When The Asshole Is Away, The Douche Will Play
Asshole Simpson had a sad face in her heart when she had to leave her husband to go back home and take care of Bronx Mowgli. Ass was with Pete Wentz for a few of his shows, but couldn't go with him to Las Vegas. Asshole let her out sadness through Twitter, "I am beyond sad to leave my love... My heart is breaking as we drive home. I need my hubs."
Meanwhile in a hotel room in Vegas, Petey was bumping vaginas with a bunch of hos. After a Fall Out Boy concert at the Palms Casino on April 5th, Pete partied with 50 skanks including his band members, a few dancers and his friends. Some ho who was there told Star Magazine, "Everybody was going absolutely crazy. People were even drunkenly playing makeshift Slip 'n' Slide with a mat and lubricant. And Pete was in great spirits. He was dancing and singing along to his band's own songs, grinding up against the dancers."
Lube 'n' Slide? That sounds like something Tommy Girl scoots his ass over in between butt fucks during a Scientolo-orgy.

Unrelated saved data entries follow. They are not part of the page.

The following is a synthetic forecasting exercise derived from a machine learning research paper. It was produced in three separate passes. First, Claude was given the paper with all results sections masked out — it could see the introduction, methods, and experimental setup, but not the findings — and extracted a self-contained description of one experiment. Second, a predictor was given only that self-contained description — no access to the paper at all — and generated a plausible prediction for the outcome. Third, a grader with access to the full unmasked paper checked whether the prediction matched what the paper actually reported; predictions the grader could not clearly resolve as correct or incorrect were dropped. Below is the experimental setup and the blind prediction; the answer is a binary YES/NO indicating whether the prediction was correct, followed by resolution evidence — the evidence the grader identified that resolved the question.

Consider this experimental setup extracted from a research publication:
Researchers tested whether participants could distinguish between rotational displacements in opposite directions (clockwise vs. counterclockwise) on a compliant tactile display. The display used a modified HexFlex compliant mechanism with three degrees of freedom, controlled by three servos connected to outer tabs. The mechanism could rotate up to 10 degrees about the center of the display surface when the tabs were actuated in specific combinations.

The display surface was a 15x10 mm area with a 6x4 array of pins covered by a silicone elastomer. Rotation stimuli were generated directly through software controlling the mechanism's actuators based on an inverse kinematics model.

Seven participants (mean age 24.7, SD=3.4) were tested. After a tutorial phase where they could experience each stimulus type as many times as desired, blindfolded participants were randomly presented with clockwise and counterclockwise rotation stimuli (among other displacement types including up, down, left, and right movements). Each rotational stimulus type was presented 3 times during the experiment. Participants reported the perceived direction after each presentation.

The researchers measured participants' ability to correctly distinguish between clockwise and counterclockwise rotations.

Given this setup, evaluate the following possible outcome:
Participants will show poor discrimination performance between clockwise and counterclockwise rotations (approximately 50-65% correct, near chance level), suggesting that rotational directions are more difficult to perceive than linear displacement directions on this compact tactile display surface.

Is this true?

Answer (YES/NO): NO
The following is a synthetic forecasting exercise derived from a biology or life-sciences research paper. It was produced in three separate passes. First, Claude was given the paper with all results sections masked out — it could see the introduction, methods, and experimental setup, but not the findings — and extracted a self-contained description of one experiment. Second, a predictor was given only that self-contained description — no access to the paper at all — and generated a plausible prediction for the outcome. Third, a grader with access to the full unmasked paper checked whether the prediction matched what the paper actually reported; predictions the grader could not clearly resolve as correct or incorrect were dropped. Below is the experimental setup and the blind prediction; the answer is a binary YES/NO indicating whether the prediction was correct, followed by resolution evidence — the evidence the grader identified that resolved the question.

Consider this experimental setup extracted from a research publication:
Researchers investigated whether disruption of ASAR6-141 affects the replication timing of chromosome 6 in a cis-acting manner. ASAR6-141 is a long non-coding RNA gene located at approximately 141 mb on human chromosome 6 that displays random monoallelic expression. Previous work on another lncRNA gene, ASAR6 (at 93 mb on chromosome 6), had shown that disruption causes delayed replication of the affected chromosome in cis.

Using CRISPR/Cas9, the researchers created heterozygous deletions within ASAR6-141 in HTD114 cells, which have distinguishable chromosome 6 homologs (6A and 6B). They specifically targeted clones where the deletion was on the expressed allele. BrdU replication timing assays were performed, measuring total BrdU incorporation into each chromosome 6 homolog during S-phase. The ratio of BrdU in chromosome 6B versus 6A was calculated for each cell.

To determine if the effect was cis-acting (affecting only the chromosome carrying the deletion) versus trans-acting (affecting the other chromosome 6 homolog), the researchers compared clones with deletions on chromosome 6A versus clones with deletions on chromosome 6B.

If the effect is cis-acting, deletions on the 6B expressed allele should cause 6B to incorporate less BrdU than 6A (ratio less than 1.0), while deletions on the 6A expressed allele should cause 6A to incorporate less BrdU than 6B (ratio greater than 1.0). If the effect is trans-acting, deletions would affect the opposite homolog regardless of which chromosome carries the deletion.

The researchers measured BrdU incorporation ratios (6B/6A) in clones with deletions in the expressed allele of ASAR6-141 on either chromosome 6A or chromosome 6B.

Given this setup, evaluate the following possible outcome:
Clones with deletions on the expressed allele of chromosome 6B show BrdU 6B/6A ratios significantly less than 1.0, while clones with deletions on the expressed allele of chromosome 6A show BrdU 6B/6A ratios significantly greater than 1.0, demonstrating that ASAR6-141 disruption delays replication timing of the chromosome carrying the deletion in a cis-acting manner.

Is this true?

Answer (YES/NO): NO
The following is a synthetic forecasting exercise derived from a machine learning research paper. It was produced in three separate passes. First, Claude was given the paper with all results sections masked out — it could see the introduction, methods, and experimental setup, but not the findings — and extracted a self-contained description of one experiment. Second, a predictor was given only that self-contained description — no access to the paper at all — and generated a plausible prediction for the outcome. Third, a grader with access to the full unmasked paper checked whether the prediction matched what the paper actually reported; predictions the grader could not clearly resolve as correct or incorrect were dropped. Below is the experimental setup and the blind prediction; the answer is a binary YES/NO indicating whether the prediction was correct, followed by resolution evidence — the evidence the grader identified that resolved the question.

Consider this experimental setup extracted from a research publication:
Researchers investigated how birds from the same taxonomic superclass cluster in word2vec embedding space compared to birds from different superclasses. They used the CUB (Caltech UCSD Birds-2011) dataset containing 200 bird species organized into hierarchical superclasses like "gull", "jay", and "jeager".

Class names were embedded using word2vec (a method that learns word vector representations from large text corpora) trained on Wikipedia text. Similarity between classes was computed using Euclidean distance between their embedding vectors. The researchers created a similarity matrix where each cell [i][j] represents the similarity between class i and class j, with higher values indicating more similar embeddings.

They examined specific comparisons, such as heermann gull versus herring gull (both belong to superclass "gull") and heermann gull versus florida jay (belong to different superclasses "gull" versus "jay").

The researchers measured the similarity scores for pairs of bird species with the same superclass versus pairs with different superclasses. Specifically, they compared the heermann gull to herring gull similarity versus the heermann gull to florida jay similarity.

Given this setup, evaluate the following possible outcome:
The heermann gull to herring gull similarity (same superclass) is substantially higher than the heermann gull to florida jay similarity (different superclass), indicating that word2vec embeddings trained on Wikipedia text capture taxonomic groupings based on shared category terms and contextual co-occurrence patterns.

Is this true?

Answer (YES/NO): YES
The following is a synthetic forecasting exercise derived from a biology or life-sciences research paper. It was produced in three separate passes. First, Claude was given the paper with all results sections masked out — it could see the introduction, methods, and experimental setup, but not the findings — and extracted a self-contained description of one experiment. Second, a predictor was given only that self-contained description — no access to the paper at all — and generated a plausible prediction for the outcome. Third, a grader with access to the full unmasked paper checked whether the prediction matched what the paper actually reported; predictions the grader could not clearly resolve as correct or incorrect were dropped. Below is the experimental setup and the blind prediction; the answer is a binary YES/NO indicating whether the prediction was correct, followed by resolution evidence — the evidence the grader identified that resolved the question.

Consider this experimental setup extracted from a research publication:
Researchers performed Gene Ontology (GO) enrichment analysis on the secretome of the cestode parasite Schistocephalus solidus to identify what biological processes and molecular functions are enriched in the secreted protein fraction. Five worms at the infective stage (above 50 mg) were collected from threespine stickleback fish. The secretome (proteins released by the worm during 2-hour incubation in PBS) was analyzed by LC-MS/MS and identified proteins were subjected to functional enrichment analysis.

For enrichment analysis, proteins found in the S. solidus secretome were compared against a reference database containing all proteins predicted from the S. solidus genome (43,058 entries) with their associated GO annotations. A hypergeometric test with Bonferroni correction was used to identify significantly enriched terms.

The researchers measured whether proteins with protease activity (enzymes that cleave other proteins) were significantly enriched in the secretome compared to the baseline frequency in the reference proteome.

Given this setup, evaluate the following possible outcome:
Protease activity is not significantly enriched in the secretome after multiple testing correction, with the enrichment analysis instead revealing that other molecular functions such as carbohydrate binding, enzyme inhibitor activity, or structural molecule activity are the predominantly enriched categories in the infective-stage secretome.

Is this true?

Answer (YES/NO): NO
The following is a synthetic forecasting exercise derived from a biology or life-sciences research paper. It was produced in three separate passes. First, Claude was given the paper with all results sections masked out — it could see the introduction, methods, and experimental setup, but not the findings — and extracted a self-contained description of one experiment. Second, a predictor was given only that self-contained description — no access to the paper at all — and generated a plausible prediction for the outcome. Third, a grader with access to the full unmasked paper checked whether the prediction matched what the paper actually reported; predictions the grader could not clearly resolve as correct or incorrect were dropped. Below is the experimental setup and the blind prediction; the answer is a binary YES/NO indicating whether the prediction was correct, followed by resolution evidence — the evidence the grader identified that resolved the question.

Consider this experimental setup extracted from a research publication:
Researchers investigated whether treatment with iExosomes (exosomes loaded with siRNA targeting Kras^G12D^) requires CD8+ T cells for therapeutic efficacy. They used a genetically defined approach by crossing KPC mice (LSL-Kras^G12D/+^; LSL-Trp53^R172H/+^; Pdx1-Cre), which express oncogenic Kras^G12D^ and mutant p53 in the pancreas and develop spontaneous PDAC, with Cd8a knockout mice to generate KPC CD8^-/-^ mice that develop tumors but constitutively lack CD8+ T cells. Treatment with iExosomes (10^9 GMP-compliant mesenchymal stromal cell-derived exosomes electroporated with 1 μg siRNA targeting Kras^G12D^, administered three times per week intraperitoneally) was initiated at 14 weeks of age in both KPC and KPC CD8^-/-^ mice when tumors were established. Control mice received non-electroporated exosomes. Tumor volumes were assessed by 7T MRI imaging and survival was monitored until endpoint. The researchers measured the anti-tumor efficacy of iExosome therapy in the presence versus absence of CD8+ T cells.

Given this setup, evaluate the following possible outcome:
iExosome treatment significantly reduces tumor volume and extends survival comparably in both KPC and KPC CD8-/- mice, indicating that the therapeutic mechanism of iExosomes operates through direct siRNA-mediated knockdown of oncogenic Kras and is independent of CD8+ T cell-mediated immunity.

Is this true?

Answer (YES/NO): NO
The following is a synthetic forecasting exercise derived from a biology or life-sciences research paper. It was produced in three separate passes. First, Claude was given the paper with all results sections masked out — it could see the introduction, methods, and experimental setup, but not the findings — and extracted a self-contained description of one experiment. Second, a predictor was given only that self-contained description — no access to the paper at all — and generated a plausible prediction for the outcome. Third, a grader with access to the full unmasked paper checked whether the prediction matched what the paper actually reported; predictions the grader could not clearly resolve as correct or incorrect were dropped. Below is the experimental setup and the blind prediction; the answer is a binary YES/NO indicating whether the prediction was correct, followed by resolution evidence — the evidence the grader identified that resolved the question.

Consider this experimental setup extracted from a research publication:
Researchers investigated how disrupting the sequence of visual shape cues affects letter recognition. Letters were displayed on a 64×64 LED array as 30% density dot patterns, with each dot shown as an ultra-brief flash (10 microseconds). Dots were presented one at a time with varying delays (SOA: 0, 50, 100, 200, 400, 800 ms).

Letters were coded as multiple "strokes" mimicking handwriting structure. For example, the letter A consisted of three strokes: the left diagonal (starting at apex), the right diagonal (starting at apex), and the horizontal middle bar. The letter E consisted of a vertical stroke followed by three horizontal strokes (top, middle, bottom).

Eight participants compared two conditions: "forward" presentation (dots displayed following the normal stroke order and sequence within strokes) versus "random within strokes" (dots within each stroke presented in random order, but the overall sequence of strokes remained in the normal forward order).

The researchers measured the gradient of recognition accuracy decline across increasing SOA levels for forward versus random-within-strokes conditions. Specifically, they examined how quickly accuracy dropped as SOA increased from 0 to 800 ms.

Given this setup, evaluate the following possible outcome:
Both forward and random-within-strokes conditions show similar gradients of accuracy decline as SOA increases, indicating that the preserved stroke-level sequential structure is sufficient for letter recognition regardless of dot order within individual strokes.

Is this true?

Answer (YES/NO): NO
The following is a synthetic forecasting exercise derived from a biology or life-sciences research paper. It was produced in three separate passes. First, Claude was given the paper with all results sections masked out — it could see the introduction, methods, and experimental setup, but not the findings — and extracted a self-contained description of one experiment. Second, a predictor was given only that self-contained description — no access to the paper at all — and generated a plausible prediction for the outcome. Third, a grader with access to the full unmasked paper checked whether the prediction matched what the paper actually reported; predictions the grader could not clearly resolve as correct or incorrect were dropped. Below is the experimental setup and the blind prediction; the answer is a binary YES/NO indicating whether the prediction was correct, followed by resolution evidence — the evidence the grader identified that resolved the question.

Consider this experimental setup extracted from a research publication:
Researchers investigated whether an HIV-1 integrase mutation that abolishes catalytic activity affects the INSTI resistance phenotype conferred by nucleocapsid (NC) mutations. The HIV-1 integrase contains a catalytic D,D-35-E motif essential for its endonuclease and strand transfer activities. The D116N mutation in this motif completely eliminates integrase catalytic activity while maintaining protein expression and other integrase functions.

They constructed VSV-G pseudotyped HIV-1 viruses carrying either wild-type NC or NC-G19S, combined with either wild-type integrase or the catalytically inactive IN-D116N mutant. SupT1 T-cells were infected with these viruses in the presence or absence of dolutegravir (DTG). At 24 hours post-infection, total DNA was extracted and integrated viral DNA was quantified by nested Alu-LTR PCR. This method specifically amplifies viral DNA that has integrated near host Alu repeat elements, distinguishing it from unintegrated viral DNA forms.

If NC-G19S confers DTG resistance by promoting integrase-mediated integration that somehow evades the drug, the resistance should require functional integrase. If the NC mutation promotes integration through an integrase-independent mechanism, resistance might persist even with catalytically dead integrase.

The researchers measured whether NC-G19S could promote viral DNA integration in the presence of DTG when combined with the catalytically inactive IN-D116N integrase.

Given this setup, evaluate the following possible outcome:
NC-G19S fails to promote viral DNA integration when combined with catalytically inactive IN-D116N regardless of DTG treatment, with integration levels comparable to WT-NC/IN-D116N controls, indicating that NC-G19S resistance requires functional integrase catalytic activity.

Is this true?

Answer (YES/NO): YES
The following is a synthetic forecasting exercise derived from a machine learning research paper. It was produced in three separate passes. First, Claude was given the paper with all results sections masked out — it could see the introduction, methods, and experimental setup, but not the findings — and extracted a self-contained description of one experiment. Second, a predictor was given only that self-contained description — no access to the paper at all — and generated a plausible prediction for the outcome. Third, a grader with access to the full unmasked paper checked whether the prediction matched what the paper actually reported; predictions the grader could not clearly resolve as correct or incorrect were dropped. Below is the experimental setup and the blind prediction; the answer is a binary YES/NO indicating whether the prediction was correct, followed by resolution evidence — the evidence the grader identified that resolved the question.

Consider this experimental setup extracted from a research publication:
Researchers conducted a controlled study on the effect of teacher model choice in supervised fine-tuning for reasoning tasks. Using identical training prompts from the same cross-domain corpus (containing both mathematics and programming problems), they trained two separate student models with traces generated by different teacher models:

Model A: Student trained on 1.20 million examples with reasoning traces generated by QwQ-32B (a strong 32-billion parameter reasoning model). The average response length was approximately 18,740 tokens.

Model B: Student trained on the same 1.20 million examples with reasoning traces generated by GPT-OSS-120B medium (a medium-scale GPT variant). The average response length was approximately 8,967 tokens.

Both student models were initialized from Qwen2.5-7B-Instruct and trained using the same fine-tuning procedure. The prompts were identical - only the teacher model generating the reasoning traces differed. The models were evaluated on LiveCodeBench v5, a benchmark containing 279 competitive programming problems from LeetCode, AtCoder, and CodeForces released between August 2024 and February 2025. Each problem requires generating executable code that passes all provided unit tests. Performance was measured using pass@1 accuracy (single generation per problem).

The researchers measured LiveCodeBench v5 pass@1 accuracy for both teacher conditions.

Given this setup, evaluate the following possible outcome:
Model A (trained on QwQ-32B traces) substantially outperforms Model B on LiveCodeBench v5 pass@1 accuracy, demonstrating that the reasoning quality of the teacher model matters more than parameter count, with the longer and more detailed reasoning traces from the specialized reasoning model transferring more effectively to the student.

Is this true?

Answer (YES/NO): YES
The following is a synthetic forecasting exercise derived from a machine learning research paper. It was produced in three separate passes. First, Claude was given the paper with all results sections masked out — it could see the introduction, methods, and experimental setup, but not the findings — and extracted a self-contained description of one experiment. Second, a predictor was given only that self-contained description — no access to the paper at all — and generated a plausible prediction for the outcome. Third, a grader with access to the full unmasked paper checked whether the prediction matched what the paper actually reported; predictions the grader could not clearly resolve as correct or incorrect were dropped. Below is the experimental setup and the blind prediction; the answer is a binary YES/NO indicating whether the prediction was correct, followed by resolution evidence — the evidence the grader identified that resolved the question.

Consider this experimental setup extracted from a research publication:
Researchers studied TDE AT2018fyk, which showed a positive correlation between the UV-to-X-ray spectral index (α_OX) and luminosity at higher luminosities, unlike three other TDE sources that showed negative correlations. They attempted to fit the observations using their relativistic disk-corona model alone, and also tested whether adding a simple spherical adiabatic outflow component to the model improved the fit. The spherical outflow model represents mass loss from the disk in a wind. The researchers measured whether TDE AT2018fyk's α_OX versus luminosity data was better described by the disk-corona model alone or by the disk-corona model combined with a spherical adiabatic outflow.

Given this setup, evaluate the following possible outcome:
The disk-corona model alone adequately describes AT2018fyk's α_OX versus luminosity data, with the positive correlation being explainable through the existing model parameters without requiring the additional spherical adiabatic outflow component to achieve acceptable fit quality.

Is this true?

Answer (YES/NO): NO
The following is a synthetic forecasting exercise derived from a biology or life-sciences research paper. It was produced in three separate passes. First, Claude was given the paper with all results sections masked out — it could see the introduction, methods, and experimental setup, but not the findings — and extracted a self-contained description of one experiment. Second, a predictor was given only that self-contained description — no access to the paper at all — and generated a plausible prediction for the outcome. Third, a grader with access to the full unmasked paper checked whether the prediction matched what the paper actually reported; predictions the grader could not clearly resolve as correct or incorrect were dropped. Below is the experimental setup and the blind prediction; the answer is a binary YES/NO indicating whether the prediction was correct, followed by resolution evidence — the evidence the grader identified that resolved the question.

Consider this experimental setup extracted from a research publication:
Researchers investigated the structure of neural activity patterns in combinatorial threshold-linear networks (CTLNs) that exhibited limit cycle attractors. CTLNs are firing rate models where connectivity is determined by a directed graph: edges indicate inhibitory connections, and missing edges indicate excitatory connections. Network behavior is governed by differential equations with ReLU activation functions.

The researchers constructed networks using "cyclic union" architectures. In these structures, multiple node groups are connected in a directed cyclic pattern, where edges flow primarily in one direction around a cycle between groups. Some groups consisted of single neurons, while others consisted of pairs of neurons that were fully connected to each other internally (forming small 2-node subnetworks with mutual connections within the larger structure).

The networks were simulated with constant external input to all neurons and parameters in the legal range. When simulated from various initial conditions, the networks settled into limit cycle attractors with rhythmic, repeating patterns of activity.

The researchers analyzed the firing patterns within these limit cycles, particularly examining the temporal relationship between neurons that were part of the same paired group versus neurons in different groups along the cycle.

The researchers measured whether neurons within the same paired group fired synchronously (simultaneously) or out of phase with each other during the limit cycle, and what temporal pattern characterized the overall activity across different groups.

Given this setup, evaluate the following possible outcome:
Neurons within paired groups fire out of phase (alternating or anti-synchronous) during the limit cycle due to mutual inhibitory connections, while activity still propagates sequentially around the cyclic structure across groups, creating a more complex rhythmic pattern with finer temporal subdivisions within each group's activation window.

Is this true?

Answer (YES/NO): NO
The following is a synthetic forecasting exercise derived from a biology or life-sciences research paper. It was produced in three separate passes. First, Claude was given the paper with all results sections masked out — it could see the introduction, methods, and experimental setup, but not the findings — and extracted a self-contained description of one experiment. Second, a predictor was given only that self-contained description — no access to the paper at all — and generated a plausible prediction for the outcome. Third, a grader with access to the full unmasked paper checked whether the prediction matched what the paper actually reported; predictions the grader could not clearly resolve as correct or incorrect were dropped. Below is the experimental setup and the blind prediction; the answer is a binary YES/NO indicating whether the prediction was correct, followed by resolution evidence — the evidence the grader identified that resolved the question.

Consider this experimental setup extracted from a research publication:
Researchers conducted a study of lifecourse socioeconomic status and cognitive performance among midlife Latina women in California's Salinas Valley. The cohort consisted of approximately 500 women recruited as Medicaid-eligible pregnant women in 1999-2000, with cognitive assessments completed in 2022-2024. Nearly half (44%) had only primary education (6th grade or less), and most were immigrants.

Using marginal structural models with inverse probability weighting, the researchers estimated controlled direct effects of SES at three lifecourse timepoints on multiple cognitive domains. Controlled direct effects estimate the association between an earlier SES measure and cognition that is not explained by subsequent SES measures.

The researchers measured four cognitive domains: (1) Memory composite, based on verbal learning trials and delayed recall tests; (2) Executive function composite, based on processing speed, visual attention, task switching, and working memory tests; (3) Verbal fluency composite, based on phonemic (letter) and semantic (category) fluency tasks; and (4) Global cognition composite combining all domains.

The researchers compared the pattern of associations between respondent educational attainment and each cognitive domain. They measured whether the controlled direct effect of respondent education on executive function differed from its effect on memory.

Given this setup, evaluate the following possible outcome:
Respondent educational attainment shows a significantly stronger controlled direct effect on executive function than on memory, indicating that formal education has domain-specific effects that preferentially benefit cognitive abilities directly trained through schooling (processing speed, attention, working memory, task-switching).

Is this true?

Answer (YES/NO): NO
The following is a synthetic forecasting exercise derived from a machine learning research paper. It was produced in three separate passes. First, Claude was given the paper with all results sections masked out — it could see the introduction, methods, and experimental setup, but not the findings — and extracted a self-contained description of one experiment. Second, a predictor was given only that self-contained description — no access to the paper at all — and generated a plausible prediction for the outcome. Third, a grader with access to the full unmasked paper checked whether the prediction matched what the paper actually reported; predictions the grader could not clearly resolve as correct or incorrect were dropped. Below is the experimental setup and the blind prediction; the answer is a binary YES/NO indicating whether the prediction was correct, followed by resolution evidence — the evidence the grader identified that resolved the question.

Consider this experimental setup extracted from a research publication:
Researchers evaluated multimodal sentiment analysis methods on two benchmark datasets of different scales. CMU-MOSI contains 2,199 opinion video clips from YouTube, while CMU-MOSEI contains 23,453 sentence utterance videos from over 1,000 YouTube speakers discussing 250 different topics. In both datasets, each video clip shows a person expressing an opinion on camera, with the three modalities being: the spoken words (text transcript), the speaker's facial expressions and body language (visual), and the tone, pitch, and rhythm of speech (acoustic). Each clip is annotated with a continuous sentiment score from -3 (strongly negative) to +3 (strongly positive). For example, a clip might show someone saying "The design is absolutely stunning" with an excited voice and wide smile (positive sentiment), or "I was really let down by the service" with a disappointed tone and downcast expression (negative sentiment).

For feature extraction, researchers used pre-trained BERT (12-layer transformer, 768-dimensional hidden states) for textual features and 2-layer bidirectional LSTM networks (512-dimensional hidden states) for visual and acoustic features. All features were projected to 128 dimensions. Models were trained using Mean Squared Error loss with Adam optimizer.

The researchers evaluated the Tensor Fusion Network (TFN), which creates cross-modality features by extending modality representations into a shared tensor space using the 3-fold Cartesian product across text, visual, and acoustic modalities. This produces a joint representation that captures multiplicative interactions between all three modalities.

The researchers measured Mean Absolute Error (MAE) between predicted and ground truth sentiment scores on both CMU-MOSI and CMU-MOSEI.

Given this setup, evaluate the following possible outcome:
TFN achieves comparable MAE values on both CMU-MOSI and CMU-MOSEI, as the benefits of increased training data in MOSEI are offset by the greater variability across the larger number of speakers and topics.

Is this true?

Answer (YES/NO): NO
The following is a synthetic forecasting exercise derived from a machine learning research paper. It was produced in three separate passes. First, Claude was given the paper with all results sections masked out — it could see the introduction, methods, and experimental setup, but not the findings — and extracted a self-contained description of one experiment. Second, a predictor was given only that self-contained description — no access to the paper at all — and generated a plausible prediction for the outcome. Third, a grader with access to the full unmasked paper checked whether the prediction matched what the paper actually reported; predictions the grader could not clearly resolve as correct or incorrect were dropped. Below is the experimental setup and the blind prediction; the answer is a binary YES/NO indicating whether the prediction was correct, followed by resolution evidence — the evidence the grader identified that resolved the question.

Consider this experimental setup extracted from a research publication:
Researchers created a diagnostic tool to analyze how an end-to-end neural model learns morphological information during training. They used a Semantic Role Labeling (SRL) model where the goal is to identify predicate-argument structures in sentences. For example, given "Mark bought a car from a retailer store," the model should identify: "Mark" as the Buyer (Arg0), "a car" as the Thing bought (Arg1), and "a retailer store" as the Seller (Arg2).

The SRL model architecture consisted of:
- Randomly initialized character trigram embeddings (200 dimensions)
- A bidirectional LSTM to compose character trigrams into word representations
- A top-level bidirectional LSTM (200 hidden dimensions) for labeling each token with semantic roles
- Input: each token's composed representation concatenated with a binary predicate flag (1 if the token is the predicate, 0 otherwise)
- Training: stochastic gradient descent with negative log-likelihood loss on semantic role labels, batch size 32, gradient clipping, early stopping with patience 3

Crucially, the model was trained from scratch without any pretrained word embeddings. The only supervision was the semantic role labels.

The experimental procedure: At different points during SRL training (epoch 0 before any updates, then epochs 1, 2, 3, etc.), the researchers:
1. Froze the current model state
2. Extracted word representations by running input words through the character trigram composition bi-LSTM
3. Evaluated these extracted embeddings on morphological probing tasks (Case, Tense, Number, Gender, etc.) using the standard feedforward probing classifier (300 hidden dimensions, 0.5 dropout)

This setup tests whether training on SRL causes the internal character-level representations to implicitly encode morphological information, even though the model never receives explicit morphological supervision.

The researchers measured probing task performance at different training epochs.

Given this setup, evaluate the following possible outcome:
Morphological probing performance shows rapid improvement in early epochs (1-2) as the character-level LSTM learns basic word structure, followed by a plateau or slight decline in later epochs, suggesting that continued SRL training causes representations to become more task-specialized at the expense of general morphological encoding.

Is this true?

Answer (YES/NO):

You know, Asshole was just putting on an act with her Twitter post. Bitch was probably relieved that Pete wasn't at home, locked in the bathroom, using her flat iron to straighten his pubes out and using her eyeliner to paint lipstick on his peen hole.
Although, looking at these pictures of him with hos probably made her a little weepy. I mean, Pete can't grind on Ass like that without busting into a giggle fit. It's still a miracle that Ass got pregnant since I doubt his ladyfinger ever went into her flower garden. Pete must have just busted one on the toilet seat and forgot to clean it up. Ass didn't notice it when she went to make a pee....VOILA! Baby!